Adelphe est l’un de ces pasteurs ancrés dans le passé, avec ses certitudes et ses clichés, notamment sur les femmes. Or il est entouré par des dames. Gabrielle la féministe, bien sûr, pour laquelle il en pince et qui tombera enceinte (l’un des grands mystères de ce roman), Blanche la servante qui deviendra sa femme puis la mère de Jacques. Il n’y a guère que Marcel, le curé, qui représente le sexe « fort ». Et encore, curé moderne, pas vraiment convaincu par sa position et qui finit par déteindre sur Adelphe : « Pourtant s’il osait, il leur dirait que Dieu n’est pas un ami, inutile de le tutoyer, qu’il n’est pas un esprit non plus, pas la peine de le prier, Dieu n’est qu’un repère, une balise pour la route, rien de plus. Il est le phare vers lequel les hommes doivent tourner leur regard, une exhortation à se hisser au-delà du médiocre, à ambitionner la noblesse du geste. Et le pasteur leur sert seulement de guide ».

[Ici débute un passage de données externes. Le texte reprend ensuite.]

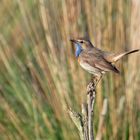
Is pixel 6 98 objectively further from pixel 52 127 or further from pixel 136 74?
pixel 136 74

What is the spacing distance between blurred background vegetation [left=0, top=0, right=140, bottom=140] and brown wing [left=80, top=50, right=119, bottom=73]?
0.37 meters

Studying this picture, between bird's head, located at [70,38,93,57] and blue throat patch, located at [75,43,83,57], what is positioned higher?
bird's head, located at [70,38,93,57]

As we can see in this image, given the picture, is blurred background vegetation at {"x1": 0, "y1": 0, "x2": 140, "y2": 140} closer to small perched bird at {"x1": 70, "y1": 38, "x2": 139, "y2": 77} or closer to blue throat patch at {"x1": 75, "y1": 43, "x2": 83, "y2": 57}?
blue throat patch at {"x1": 75, "y1": 43, "x2": 83, "y2": 57}

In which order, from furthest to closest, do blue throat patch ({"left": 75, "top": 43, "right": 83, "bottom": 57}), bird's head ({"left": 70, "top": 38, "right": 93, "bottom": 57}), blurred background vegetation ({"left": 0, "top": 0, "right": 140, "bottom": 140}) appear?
blurred background vegetation ({"left": 0, "top": 0, "right": 140, "bottom": 140}) → blue throat patch ({"left": 75, "top": 43, "right": 83, "bottom": 57}) → bird's head ({"left": 70, "top": 38, "right": 93, "bottom": 57})

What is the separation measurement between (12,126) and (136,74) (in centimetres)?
106

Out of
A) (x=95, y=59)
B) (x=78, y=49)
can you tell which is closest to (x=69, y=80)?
(x=78, y=49)

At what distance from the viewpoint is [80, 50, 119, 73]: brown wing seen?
3.63 metres

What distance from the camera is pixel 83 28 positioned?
4.45 metres

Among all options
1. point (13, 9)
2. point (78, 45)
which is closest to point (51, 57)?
point (78, 45)

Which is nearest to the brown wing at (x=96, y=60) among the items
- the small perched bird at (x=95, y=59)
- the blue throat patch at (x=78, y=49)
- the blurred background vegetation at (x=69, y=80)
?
the small perched bird at (x=95, y=59)

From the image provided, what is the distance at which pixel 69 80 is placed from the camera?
4.45m

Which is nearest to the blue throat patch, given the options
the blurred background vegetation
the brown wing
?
the brown wing

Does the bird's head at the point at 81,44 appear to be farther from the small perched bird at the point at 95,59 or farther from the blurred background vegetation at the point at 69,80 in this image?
the blurred background vegetation at the point at 69,80

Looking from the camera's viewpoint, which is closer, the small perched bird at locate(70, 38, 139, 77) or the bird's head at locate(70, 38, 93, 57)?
the small perched bird at locate(70, 38, 139, 77)
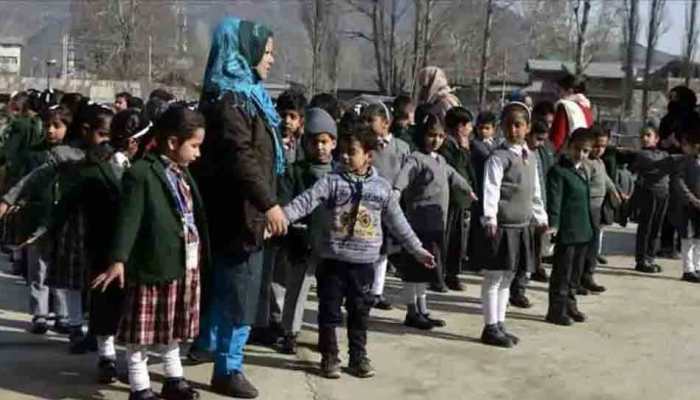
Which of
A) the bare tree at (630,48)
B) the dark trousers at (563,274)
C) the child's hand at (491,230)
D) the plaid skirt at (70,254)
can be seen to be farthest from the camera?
the bare tree at (630,48)

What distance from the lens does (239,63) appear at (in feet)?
16.4

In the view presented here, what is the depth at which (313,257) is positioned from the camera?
18.9 ft

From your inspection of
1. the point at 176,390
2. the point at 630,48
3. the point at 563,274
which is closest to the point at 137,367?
the point at 176,390

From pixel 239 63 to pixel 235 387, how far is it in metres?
1.61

Vous l’aurez compris, ce roman est féministe, avec un Dieu caché mais définitivement absent. L’écriture est tassée mais pas suffocante, pour tout dire elle est même un enchantement de par sa précision, sa sonorité, des lignes dans lesquelles sont soigneusement distillées des pointes d’humour. La période pendant laquelle s’étend l’histoire est de 1920 à 1960 environ, sur deux générations. Il ne sera fait quasiment aucune allusion à la deuxième guerre mondiale. En revanche, le rôle des femmes sera débattu, sera imposé à un Adelphe un peu trop avare de ses privilèges de mâle. C’est le roman de l’émancipation, des femmes qui s’affirment, décident, mais aussi celui des secrets de famille. C’est pour finir un roman sur la transmission, la force et la magie des mots, sur la passation de la littérature pour qu’elle demeure vive et reste une source d’inspiration et de décisions.

Beaucoup de morts vont émailler le récit, comme si le roman devait se terminer en peau de chagrin. Pourtant l’espoir est bien au bout. Un livre magnifique, un style impeccable, des personnages charpentés, une histoire maîtrisée, qu’attendre de mieux d’un roman ? Sorti fin 2019 aux éditions Le nouvel Attila, il m’a échappé à sa sortie, mais le rappel valait le coup, à vous de jouer ! D’ailleurs nous reviendrons vers cette auteure, notamment grâce à des publications dues aux excellentes éditions du Réalgar.